Bleibt der Sarkasmus

Houellebecqs »Unterwerfung« als Hörspiel

  • Ricarda Bethke
  • Lesedauer: 3 Min.

Ein Hörspiel mit gefährlichem inneren Monolog - was heißt das im Falle der Adaption von Michel Houellebecqs »Unterwerfung«? Das heißt zum Beispiel: Die provokante Grundkonstruktion des Romans, die Übernahme der Regierung in Frankreich durch die Koalition mit einer muslimischen Partei im Jahre 2022, wird noch einmal zur Diskussion gestellt.

Die äußere Handlung besteht für den Hochschullehrer François in der Gefahr eines Bürgerkrieges zwischen Front National, den Linken, den identitären Nationalisten, den Konservativen und der Bruderschaft der Muslime. Verhindert wird dieser Krieg durch einen gewählten muslimischen Präsidenten. Einzelne Terrorakte tauchen vor den Wahlen auf, die eigentlichen Initiatoren werden nur vermutet. François kollaboriert mit den neuen Machthabern.

Im Hörspiel sollte epische Breite gestrafft werden. Regisseur Leonhard Koppelmann aber gibt der Breite in seiner zweiteiligen Produktion viel Raum. Das erklärt sich daraus, dass die Entwicklung eines Bewusstseins intensiv beschrieben werden. So unsympathisch diese Entwicklung ist, der Hörer wird sich selbstkritisch in einzelnen Momenten wiederfinden, etwa in François’ Sorgen um die eigene Sicherheit, in seiner mangelnden Liebesfähigkeit und völligen Vereinzelung. Der Text wirkt sarkastisch und fatalistisch. Er wird vom Schauspieler Samuel Weiss meistenteils in vor sich selbst erschrockenem Flüsterton vorgetragen. Kollegen, Politiker, Geliebte wirken mit, deren Sprache und Ansichten sind verdeckt karikiert.

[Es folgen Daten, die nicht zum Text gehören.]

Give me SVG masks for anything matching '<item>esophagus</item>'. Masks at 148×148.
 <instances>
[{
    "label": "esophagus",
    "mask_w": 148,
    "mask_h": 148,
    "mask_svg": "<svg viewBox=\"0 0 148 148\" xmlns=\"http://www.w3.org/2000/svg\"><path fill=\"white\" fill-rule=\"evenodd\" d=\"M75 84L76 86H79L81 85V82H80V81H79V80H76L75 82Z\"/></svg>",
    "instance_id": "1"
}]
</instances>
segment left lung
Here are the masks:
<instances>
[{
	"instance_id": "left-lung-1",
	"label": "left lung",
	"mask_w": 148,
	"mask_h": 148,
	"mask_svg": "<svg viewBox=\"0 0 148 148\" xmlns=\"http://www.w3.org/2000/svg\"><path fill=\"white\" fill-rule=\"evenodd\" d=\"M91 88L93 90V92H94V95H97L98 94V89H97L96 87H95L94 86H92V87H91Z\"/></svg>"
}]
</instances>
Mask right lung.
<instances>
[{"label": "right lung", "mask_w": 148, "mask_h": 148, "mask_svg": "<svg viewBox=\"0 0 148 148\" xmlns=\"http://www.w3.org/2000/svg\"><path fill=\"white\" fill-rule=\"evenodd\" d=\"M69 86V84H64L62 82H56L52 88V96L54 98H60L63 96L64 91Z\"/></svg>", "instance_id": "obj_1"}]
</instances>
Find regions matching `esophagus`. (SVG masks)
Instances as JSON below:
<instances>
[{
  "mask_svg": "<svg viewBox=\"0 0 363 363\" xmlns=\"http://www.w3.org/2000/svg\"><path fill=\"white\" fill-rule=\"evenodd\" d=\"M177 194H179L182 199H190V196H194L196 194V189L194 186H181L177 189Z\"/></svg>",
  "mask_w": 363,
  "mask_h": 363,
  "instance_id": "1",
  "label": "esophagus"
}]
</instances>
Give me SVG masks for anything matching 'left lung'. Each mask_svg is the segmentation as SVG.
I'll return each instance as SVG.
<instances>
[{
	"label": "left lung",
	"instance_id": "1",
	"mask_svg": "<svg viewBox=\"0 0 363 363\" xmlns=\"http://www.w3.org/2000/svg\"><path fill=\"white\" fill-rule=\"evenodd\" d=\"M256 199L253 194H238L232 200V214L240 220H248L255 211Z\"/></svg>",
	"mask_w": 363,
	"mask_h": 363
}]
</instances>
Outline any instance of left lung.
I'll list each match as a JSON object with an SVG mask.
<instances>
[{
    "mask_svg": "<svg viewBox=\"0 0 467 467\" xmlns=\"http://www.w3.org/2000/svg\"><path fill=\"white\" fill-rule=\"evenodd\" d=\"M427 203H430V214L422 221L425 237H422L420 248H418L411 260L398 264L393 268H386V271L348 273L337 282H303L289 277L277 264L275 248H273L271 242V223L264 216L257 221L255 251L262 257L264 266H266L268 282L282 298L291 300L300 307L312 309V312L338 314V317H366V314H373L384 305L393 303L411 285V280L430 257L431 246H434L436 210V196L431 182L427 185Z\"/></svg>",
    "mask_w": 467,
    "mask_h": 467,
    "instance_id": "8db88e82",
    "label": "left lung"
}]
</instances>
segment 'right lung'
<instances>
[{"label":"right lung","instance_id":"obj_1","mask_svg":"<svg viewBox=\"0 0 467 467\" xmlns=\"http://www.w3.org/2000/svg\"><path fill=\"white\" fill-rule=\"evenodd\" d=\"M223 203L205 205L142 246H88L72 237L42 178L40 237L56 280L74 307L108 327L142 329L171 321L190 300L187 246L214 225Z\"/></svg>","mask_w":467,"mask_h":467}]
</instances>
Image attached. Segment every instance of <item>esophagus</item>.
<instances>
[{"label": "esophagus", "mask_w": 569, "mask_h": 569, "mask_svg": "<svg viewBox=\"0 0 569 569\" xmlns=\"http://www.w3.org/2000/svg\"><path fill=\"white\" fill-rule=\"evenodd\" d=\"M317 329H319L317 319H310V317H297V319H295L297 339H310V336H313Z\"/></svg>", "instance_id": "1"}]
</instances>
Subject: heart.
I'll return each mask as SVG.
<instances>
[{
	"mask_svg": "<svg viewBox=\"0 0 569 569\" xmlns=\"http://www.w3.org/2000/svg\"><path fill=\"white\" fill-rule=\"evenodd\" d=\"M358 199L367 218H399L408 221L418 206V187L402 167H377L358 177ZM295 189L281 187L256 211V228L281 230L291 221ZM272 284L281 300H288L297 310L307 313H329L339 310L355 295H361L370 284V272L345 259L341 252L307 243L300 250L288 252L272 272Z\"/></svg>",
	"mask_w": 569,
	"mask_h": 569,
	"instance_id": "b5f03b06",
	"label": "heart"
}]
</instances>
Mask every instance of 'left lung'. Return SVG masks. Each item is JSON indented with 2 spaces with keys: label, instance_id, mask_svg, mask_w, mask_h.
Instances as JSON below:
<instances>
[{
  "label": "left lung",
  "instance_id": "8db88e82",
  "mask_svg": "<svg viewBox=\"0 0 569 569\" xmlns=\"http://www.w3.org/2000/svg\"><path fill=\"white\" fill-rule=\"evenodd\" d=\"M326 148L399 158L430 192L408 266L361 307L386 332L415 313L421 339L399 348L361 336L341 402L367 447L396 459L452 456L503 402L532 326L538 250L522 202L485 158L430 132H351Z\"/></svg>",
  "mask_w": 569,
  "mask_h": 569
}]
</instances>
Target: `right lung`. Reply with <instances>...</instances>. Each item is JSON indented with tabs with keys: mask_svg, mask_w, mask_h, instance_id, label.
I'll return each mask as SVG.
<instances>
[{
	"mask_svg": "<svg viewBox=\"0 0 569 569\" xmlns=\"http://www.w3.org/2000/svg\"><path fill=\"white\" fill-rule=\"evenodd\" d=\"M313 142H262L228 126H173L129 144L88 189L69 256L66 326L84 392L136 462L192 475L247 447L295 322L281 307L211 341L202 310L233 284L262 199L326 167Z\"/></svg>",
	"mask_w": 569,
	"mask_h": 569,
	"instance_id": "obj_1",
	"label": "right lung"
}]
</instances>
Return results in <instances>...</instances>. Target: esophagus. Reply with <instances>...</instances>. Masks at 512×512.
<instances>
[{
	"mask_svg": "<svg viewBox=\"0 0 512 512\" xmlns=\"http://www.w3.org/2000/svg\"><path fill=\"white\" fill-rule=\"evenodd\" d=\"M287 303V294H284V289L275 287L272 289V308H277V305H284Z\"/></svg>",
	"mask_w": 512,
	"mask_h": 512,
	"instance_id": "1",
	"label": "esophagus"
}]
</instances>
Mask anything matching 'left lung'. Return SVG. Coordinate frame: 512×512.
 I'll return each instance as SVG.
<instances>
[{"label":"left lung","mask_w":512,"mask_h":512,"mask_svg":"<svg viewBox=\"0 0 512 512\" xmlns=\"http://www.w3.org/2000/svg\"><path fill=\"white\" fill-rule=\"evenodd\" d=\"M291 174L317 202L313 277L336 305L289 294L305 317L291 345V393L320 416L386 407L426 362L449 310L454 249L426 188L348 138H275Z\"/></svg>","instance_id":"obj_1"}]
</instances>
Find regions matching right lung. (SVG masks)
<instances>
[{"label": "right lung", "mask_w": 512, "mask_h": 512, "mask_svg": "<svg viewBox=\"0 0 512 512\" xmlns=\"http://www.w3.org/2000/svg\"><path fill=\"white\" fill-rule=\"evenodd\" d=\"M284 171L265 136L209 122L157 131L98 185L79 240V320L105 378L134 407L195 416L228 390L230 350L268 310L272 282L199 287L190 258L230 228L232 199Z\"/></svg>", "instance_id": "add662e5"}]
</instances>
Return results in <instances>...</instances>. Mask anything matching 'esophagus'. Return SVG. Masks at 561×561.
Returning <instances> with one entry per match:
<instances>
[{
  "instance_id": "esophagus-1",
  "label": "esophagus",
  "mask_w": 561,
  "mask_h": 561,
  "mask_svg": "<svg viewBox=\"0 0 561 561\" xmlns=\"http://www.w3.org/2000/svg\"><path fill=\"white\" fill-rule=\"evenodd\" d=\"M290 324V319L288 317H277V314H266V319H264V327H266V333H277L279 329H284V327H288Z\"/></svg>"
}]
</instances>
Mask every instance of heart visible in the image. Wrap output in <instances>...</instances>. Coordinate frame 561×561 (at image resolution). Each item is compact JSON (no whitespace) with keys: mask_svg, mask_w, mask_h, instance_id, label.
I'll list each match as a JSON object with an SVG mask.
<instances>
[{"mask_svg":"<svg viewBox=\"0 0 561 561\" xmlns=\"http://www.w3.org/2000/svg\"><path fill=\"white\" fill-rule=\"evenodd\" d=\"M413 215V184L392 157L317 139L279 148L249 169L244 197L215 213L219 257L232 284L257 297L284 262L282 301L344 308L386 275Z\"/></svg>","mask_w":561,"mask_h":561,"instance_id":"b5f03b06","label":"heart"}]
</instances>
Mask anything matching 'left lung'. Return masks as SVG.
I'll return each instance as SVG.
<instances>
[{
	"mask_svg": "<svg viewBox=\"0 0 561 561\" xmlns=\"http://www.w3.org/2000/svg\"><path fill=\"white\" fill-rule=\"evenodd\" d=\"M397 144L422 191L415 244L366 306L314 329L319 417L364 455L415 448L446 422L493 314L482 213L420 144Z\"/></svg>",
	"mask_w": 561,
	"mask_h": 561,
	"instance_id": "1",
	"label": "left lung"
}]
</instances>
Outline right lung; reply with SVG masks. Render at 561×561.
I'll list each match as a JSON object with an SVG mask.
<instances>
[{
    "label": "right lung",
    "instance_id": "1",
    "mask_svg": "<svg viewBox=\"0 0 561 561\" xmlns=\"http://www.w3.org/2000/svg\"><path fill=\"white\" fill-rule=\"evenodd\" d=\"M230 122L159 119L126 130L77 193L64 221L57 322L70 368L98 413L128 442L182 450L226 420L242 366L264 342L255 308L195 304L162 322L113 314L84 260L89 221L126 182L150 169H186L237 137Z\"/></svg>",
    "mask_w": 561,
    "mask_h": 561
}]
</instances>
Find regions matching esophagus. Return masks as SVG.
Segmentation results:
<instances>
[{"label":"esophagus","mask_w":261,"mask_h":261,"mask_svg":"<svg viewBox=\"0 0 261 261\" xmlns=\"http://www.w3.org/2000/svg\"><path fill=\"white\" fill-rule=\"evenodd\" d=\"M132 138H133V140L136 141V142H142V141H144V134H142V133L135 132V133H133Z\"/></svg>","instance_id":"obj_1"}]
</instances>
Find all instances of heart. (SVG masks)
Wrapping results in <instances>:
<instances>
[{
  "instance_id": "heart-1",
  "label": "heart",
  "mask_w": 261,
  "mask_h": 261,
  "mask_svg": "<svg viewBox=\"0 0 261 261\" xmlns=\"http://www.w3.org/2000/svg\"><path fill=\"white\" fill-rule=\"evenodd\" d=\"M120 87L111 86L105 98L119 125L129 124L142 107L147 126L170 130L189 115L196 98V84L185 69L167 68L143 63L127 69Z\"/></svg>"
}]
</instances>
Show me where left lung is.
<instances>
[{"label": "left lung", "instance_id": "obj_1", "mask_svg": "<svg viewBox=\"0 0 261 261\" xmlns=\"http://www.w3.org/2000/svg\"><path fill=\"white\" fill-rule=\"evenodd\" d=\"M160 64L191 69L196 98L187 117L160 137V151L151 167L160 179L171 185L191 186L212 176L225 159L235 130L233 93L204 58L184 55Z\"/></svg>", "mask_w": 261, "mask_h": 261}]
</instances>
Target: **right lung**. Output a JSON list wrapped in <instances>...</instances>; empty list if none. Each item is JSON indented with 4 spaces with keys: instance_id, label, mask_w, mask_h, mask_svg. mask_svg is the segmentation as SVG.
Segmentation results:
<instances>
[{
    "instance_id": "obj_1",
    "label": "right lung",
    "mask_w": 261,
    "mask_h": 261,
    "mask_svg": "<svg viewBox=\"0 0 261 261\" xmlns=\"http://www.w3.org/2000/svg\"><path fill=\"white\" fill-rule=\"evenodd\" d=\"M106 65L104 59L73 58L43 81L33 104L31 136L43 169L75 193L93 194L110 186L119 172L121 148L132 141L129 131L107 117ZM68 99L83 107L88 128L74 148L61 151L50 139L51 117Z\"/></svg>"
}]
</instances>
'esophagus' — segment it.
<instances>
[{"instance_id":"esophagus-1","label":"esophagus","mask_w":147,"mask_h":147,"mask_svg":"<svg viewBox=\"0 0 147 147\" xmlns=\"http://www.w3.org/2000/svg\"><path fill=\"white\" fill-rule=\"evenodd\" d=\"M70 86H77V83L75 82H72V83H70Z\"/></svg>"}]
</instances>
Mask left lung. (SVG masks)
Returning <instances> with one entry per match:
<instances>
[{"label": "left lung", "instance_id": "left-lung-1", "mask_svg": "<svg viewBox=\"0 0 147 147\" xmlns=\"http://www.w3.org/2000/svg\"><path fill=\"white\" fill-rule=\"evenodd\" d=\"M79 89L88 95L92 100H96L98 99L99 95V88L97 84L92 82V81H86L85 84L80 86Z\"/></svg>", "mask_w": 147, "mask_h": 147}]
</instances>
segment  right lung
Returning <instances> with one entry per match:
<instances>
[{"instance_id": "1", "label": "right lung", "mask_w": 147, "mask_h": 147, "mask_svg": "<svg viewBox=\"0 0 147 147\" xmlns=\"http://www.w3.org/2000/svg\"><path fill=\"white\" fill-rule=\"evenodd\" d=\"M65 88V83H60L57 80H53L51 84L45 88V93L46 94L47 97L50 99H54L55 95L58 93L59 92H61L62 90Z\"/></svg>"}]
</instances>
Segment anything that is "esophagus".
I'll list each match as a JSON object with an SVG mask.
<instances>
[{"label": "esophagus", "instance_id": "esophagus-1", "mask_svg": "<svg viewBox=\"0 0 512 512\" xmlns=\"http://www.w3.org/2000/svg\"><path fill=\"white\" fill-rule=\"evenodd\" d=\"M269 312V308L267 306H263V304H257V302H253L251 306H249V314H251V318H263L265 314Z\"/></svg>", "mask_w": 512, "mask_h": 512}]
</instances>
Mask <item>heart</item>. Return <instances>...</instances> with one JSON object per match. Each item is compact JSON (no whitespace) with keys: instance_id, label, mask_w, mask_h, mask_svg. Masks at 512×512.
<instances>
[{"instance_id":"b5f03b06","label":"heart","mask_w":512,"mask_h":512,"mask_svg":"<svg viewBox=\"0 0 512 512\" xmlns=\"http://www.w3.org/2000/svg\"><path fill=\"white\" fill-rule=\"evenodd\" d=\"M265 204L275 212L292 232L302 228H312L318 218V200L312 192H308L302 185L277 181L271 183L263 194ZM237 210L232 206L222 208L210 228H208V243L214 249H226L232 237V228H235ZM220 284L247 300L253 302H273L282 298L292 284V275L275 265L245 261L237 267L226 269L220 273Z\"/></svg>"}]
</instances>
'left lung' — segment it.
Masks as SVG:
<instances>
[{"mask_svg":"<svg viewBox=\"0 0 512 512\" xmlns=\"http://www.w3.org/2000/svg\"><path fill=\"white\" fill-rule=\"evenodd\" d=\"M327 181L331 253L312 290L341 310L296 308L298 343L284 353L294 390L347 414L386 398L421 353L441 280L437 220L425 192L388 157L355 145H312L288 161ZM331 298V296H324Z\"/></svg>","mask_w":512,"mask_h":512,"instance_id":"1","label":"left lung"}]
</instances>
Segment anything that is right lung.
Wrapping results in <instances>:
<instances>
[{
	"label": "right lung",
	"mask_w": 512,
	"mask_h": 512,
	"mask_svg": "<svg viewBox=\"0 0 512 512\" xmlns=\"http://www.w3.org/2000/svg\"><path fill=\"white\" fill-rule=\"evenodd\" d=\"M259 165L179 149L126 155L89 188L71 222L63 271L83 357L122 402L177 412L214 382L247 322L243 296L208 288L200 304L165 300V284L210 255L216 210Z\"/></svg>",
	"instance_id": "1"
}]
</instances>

François, ein Dozent für Literatur an der Sorbonne, ist sich seines geistigen Hochmutes, seines Egoismus, seiner Privilegien und seines Hedonismus bewusst. Er beobachtet sein eigenes Versagen. Eine Liebe zur jüdischen Studentin Myriam gibt er ohne Kampf auf, wie er eine gut abgefundene Kündigung akzeptiert. Der Tod der Eltern berührt ihn nicht, politischen Entscheidungen entzieht er sich durch die Flucht aufs Land und in ein Kloster. Gesellschaftliche Kontakte hält er eher zu den Oberen. Sein Geld deponiert er vorsichtshalber auf einer ausländischen Bank. Während am Anfang des Hörspiels seine Sprache verschwörerisches Flüstern ist, wechselt sie nach einer Phase der Apathie und des Überdrusses am Ende zur verlogenen Liebedienerei gegenüber den politisch gewendeten Herren, unterbrochen vom Schwärmen für deren kulinarische und sexuelle Genüsse. Schließlich spricht François in einem suggerierenden Futur. Er malt sich seine Zukunft aus; das Konvertieren zum Islam, die Polygamie, das hohe Gehalt und seine neuen, anspruchslosen Vorlesungen im ersten Studienjahr an einer durch Saudis kontrollierten Sorbonne. Sein kritisches Bewusstsein hat sich abgemeldet.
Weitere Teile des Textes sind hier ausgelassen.